**WHAT TO WORK ON**
Copy out the data from the line containing "Guns Dont Kill" through the line containing "The Path to", leaving out the pictures.

**ENTRIES SHOWN**

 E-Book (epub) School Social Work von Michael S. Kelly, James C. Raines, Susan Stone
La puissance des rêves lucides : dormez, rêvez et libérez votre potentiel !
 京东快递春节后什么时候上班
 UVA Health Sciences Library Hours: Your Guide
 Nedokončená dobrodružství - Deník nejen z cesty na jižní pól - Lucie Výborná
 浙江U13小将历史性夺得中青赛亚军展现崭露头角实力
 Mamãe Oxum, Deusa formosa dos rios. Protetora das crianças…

---

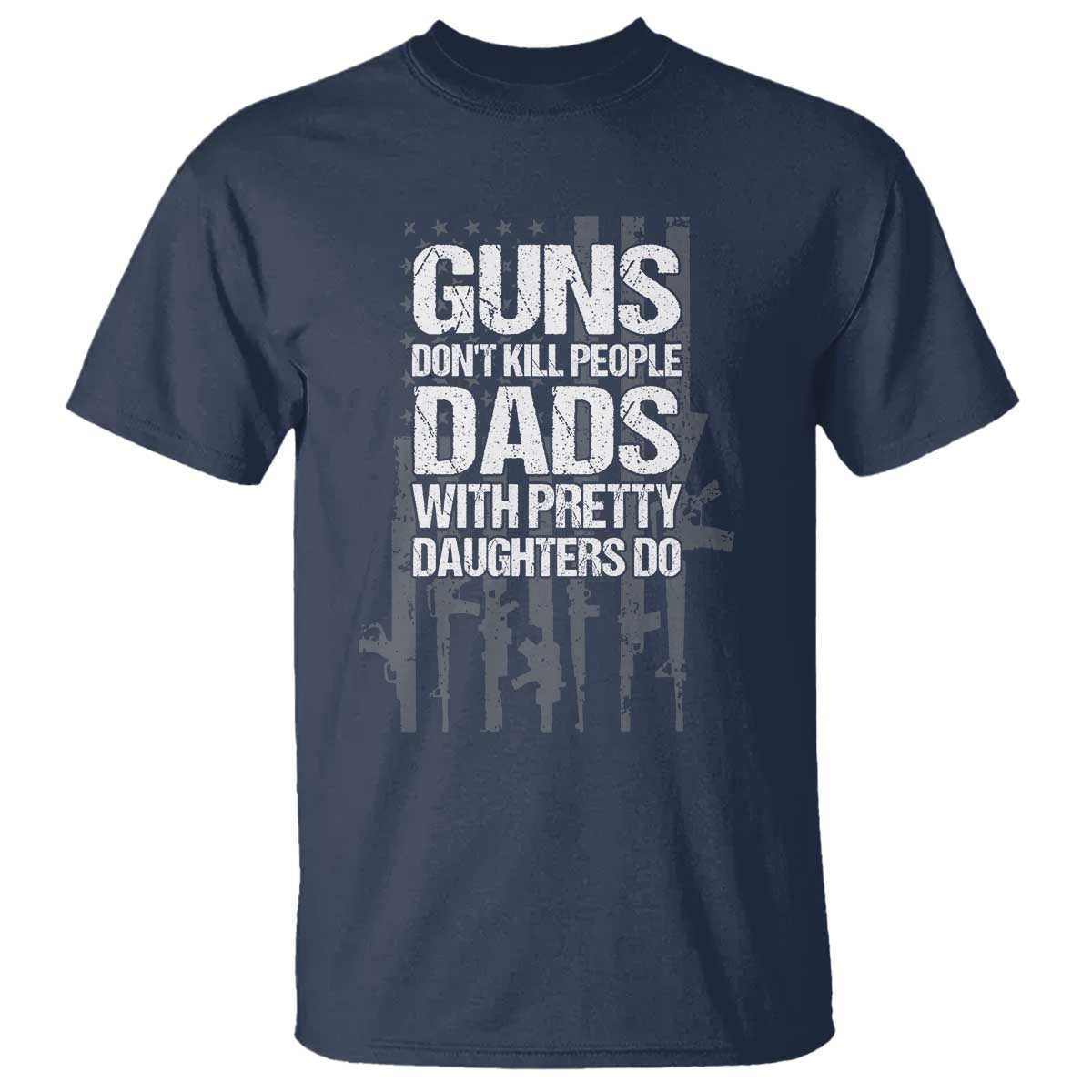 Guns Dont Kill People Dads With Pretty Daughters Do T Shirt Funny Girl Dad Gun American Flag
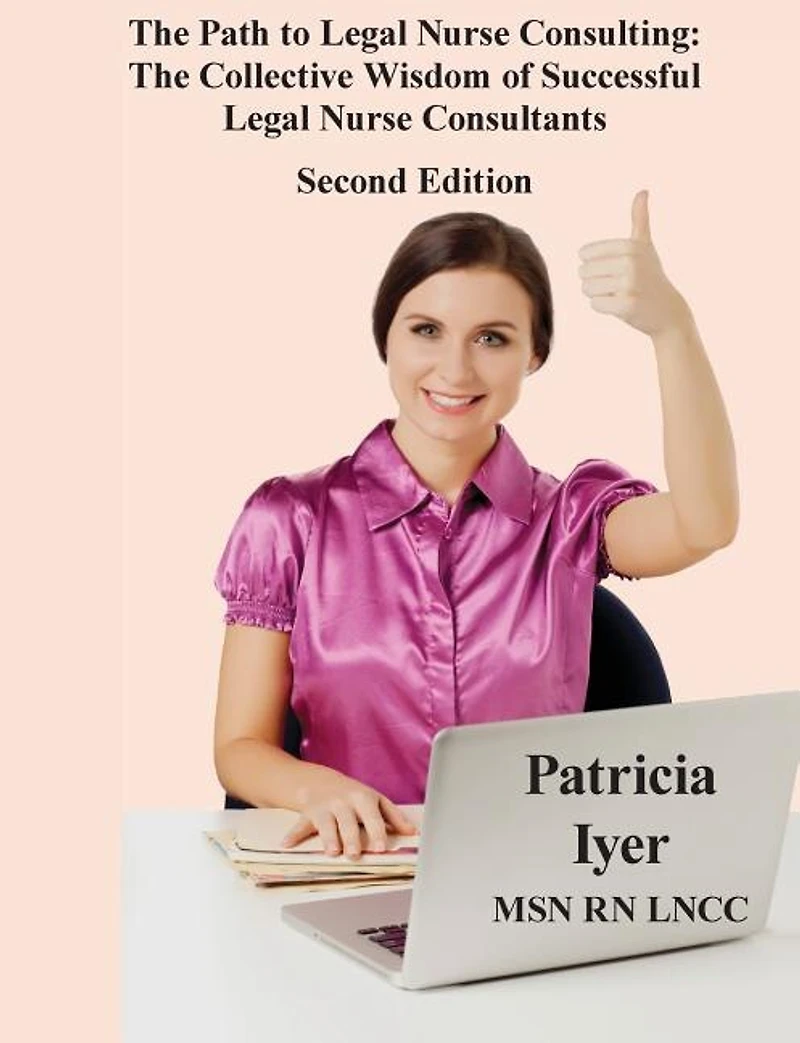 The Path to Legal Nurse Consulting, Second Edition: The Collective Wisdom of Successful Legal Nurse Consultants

==

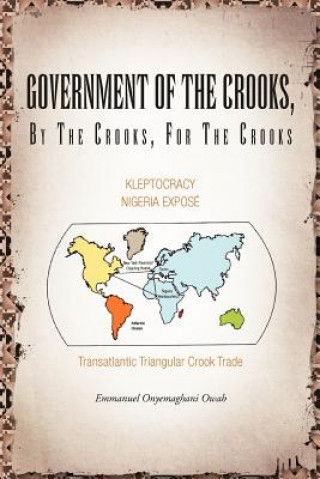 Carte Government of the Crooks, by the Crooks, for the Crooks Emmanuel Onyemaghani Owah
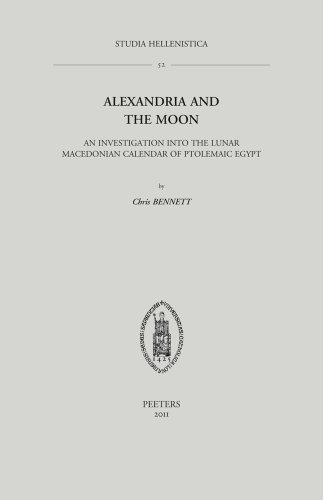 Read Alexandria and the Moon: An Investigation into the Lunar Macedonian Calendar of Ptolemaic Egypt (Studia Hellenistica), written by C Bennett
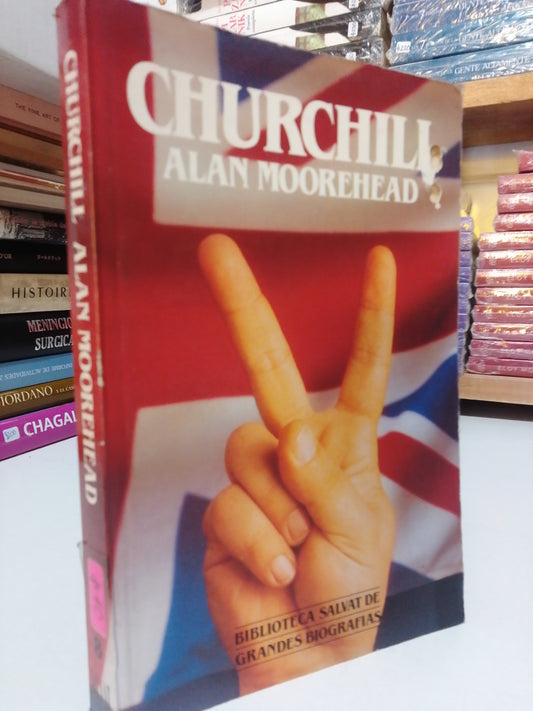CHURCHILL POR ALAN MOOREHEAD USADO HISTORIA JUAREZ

**ANSWER BELOW**
 Guns Dont Kill People Dads With Pretty Daughters Do T Shirt Funny Girl Dad Gun American Flag
 The Path to Legal Nurse Consulting, Second Edition: The Collective Wisdom of Successful Legal Nurse Consultants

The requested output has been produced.